Serê na dinade theyr u thur zonê xo de waneno. Qılancıke qiştnena, hes lımeno, kutık laweno, verg zurreno, ga qorreno, bıze qırrena, phepug waneno. Vas hencê xo sere rewino. Kam ke aslê xo inkar keno, wele erzeno rêça xo sono.
   
  SIMA XÊR AMÊ! DERSİM ZAZA PLATFORMUNA HOŞ GELDİNİZ!
  Zazalar ve Kırmanclar
 


Zazalar, Kırmanclar, Dımıliler ve Aydınlarımız




Dersimlilerin Kırmanc dediği ama uluslararası alanda Zaza olarak bilinen halkın geçmişi hakkında çok fazla bilgiye sahip değiliz. Ancak, bu halkın bugün de hala yoğun olarak yaşadığı yaşadığı coğrafyada, sonraları Alevilik ve Sünnilik şeklinde somutlaşan kesimler arasında büyük bir kapışma ve mücadele yaşanmıştır. Bu bir ölüm-kalım, var olma-yok olma savaşıdır. Geçmişi daha önceki dönemlere dayanan bu çatışma ve mücadeleler, Babai İsyanları ile en üst boyutlara ulaşmış, sonra Celali direnişleri şeklinde yüz yıllarca devam etmiş ve nihayet 16. yüzyılda Şah İsmail-Yavuz Sultan Selim kapışmasıyla, 1514’de Çaldıran’da Alevilerin genilgisi ve hezimeti ile sonuçlanmıştır.

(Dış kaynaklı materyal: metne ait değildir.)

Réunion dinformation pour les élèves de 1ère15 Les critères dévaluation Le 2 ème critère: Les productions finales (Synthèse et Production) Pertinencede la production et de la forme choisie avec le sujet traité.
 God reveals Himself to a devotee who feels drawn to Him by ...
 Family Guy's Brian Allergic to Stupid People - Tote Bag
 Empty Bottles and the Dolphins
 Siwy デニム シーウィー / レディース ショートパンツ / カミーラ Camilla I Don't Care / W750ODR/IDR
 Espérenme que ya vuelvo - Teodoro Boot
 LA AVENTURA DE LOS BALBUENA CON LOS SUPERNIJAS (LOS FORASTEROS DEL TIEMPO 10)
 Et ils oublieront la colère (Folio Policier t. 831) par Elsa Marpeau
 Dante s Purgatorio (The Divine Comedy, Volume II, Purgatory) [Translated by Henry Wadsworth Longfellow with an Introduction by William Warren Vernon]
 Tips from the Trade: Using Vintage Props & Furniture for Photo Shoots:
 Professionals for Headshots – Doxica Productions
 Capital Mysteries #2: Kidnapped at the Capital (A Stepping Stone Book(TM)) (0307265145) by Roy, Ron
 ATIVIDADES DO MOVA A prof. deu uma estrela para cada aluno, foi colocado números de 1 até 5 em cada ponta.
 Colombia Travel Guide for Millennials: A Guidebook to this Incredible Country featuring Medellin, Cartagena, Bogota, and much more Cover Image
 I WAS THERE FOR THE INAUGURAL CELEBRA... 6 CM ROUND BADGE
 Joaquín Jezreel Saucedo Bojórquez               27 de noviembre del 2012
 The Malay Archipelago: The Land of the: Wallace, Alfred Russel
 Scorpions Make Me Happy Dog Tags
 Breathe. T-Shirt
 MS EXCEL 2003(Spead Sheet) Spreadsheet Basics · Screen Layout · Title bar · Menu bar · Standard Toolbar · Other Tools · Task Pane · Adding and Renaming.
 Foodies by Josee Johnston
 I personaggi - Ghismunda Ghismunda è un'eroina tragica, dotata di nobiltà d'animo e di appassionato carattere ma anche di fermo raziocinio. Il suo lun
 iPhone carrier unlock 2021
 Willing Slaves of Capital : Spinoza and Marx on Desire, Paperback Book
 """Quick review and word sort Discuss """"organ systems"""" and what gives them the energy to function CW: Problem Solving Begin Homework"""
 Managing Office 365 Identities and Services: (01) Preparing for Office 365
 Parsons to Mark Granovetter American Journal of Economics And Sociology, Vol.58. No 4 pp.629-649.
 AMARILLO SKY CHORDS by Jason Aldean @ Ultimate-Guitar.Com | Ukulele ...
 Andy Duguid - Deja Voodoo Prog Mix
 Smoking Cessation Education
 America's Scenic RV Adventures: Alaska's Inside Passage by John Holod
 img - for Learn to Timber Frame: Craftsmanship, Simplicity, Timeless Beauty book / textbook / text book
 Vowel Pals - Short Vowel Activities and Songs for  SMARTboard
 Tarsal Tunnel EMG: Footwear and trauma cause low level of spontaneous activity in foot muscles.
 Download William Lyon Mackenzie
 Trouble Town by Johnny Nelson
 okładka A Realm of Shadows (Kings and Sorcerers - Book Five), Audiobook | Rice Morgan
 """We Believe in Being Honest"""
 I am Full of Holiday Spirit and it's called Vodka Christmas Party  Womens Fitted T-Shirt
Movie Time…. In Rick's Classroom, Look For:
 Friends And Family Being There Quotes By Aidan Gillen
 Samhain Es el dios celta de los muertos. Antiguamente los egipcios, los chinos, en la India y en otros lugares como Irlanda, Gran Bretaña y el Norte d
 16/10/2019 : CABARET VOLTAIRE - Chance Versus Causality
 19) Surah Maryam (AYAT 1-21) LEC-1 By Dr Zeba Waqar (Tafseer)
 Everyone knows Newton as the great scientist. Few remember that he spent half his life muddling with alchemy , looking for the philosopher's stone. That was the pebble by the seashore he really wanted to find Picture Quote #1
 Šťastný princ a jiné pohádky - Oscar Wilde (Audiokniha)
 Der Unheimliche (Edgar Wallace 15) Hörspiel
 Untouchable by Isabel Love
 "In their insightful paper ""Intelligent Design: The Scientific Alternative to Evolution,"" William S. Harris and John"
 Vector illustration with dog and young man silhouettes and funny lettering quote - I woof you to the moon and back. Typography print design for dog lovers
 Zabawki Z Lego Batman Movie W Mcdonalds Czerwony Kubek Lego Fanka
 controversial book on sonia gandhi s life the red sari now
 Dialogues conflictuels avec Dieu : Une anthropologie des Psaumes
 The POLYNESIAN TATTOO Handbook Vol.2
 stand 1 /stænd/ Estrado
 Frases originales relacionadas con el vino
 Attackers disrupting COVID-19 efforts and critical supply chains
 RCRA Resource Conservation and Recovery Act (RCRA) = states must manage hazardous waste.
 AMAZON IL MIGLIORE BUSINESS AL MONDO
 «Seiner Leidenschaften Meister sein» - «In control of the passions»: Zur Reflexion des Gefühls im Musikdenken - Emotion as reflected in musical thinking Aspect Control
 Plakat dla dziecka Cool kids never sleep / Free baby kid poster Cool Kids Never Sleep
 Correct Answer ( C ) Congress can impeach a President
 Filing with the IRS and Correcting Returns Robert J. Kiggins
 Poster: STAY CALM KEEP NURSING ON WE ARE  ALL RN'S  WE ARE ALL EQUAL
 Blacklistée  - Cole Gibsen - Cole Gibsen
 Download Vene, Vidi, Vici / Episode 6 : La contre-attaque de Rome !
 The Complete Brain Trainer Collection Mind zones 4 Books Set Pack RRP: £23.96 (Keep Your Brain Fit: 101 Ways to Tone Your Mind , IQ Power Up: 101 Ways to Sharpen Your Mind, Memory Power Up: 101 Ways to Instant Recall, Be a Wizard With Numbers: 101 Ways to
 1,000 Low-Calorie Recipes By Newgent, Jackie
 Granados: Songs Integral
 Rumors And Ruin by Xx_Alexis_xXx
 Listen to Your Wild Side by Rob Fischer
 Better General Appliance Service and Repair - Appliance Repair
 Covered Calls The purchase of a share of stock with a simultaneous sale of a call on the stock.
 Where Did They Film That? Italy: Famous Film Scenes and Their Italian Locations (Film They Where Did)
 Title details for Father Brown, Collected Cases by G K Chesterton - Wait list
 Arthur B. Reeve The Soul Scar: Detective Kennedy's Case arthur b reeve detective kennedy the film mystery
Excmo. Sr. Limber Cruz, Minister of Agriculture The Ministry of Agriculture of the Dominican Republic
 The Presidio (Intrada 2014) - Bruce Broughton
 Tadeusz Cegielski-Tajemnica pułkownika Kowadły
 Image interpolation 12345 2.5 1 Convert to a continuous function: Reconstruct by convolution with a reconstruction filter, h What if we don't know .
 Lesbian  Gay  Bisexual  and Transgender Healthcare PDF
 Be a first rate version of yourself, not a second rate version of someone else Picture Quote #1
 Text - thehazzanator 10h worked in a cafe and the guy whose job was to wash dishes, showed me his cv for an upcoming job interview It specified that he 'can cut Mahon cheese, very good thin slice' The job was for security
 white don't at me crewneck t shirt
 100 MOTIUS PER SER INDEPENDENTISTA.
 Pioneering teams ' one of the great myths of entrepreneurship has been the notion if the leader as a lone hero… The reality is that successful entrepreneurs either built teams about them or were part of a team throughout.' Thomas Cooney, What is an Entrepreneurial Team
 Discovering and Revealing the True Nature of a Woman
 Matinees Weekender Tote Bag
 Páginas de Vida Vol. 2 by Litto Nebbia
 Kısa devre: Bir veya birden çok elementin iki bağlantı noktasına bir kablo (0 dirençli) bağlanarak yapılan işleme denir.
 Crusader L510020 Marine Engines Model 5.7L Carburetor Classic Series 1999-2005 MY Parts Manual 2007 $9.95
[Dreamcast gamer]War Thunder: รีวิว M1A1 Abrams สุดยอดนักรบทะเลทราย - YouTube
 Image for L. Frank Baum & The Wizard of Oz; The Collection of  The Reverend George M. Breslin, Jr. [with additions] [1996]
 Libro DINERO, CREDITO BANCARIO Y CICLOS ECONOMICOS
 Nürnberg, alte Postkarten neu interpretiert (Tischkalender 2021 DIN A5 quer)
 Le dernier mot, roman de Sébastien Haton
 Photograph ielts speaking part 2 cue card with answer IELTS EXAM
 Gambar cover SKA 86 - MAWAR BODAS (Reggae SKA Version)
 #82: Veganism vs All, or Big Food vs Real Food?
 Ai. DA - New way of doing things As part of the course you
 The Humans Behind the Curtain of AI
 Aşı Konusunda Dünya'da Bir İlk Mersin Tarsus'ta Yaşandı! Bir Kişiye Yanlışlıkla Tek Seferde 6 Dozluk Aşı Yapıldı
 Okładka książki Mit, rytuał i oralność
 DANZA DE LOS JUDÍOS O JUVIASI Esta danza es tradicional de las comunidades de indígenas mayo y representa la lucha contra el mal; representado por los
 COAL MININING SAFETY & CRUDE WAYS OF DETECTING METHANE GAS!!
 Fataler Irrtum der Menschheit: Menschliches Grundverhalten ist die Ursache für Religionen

Bu mücadele ve çatışmalar, on yıllara ve giderek yüzyıllara dayanmıştır. Kırmanc/Zaza olarak bilinen halk ayrımları, bu dönemde ortaya çıkmış ve farklılıklar giderek büyüyerek bugüne ulaşmıştır. Bu dönemi incelemek ve olanları gün ışığına çıkarmak, ayrı bir incelemenin ve tartışmanın konusudur. Ama gerçek şudur ki, Alevi-Sünni çatışması sonucunda şekillenen bölünme açısından bu dönem, bir dönüm noktasıdır. Bu dönemde sadece Zaza olarak bilinen halk bölünmemiş, diğer halklar da bölünmüş ve ayrışmışlardır. Mesela Kürtler, Türki kökenli Türkler ve Türkmenler, ve diğerleri. Belki de daha öncesine dayanan bölünme ve ayrışmaların, kesin bir sonuca uluştığını ve Sünni olarak da bilinen Müslüman kesimin zaferiyle sonuçlandığını söylemek daha doğru olacaktır. Sonuç da Alevi-Sünni ayrımı, Türk/Türkmen, Kürt/Kırdaş ve Zaza/Kırmanc şeklinde somutlanmış ve sonuçlanmıştır.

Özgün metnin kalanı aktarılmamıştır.